DOCUMENT EXTRACT:

%%

90% of the scenes were shot on location, despite the cold reaching 20 degrees below zero in some areas. The production team devoted 90% of shooting to an entire location of Gangwon-do province with a mountainous area in South Korea. Cinematographer Kim Tae-soo also created blue-based water as a base to create a cool-toned cinematic atmosphere while preserving the cold tones for the season of winter. The camera movements and shooting styles also emphasize expressing the tension, which later is increased by more close-ups in the second half of the film.

Background 
Although Buddhism and esotericism are the main focus in the film, there are also elements of Maitreya, Shichuan and references to the Christian Bible as well. For instance, when the twin sisters are born, there's a reference to the biblical brothers Esau and Jacob. Jacob is said to have come out of the womb with his twin brother's heel. In the movie, this is similar to when "It" survived in the womb by eating her twin's leg. There is also the reference to Massacre of the Innocents when, just like King Herod the Great, Kim Je-Seuk who killed all of the infants born in a certain place to get rid of an enemy predicted to defeat him.

%%

SUPPLIED RECORDS:

%%

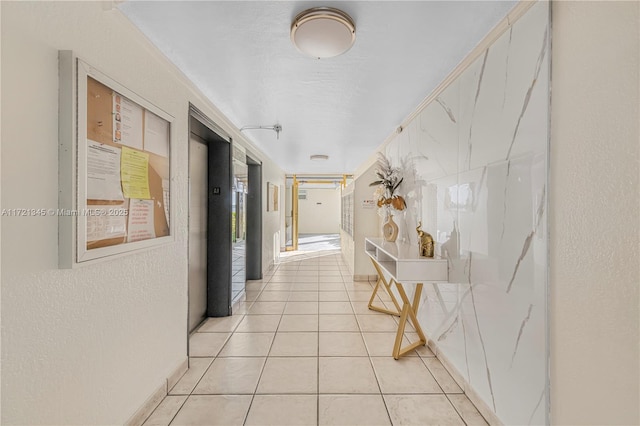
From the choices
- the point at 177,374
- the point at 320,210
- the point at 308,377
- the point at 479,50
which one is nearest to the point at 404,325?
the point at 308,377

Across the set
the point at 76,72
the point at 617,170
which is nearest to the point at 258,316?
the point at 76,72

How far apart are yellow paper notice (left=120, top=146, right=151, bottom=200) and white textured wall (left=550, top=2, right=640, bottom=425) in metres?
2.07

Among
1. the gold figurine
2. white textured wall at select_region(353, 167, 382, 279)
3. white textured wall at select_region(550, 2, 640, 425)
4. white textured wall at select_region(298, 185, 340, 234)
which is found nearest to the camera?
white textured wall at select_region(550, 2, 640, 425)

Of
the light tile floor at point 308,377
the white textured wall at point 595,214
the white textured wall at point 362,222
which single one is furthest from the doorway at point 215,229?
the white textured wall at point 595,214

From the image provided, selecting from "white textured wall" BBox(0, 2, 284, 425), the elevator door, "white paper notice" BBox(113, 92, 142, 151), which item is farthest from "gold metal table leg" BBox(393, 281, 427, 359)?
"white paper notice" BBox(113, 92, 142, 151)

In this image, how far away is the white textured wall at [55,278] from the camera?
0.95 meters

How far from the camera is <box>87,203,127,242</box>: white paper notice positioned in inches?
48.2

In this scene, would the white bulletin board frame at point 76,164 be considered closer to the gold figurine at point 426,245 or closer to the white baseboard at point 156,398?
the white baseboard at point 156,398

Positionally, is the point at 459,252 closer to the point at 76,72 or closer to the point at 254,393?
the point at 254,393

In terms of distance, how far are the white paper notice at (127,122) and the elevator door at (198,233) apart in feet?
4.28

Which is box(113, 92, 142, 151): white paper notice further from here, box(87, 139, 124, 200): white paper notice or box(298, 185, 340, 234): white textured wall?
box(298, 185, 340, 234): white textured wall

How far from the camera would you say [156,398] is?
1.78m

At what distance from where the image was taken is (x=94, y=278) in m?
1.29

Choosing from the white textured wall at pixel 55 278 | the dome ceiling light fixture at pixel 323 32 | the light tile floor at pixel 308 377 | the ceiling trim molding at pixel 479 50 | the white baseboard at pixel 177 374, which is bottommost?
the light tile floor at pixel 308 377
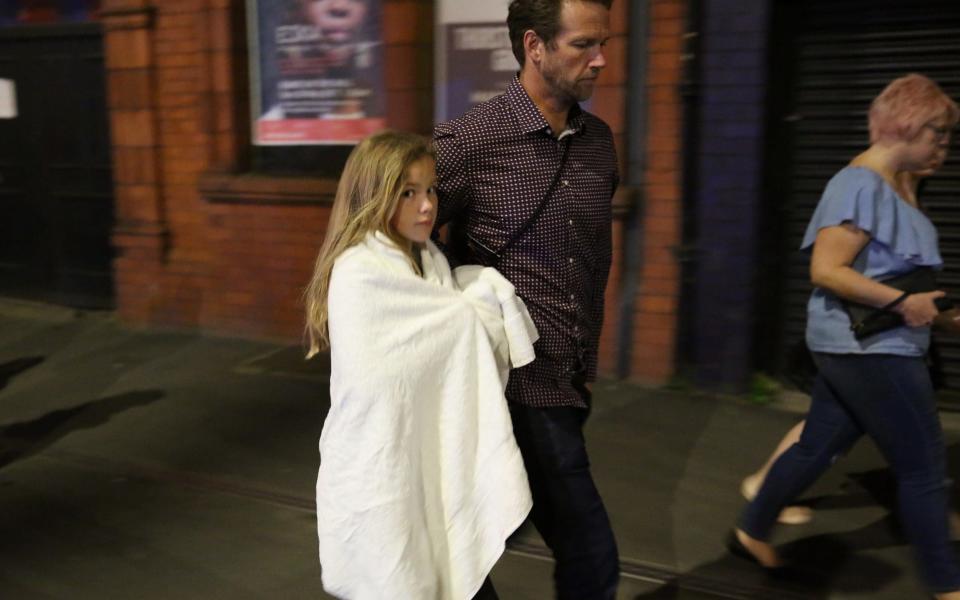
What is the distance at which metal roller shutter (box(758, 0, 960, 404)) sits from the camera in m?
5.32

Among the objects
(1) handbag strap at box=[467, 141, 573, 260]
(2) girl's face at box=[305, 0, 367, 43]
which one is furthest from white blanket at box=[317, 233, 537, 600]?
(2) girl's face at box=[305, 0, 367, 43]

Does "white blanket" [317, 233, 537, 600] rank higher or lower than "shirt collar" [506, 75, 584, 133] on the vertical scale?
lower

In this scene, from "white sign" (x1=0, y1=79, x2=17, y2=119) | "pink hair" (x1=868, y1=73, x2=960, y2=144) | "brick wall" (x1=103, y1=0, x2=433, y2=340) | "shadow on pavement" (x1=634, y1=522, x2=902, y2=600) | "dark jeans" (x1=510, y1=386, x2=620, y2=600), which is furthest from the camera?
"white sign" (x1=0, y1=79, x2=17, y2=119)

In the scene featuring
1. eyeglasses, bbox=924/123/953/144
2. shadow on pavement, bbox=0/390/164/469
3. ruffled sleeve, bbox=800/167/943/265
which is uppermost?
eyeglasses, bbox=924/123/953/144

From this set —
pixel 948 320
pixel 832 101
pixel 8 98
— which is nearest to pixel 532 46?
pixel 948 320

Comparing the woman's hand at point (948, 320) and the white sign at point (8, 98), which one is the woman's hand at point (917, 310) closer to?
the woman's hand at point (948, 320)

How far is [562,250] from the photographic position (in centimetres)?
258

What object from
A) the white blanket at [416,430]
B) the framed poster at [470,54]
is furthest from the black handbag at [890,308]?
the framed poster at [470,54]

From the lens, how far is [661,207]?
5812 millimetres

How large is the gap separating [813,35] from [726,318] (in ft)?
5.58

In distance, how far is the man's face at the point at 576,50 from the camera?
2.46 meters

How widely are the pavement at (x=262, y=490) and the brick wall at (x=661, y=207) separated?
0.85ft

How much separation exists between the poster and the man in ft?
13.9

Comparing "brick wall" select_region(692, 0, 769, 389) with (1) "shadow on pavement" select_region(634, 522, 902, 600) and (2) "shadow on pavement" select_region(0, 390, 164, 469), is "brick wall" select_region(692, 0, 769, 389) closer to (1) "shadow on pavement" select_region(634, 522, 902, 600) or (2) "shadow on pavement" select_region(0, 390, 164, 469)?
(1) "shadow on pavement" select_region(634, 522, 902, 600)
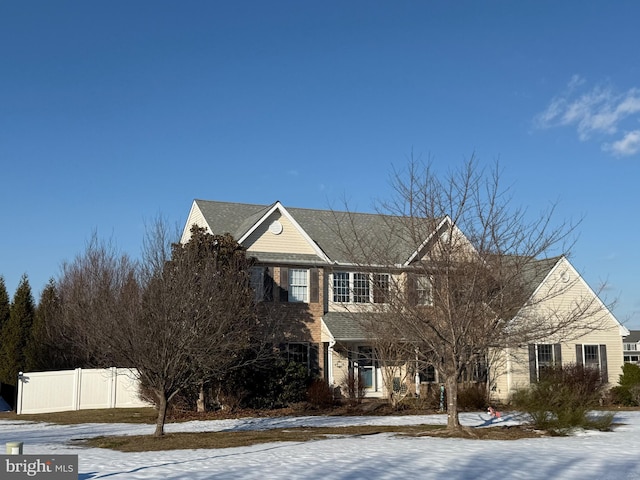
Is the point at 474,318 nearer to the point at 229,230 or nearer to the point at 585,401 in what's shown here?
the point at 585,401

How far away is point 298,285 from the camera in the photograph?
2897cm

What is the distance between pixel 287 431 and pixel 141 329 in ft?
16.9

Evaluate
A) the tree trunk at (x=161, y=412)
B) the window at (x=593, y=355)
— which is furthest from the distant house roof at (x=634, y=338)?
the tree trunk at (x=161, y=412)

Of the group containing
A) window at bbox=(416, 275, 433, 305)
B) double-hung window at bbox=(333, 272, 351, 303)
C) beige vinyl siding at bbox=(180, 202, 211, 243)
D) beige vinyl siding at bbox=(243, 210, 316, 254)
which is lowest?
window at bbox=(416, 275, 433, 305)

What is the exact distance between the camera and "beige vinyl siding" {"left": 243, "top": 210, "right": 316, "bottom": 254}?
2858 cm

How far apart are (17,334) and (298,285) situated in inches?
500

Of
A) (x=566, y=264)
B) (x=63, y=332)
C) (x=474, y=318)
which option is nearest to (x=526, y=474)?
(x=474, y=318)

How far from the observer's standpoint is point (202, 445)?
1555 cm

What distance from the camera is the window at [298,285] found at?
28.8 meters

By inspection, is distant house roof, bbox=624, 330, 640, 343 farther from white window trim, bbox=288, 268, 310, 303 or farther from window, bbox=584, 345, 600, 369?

%%

TASK DIRECTIONS:
Decide whether each statement below agrees with the film excerpt above, answering yes or no and quoting the words of the excerpt that settle it. 1. Most of the film's scenes were shot on location. 2. Buddhism and esotericism are the only sources the film draws on. 3. The second half of the film uses fewer close-ups.

RIGHT ANSWER:
1. Yes: "90% of the scenes were shot on location"
2. No: "there are also elements of Maitreya, Shichuan and references to the Christian Bible as well"
3. No: "later is increased by more close-ups in the second half of the film"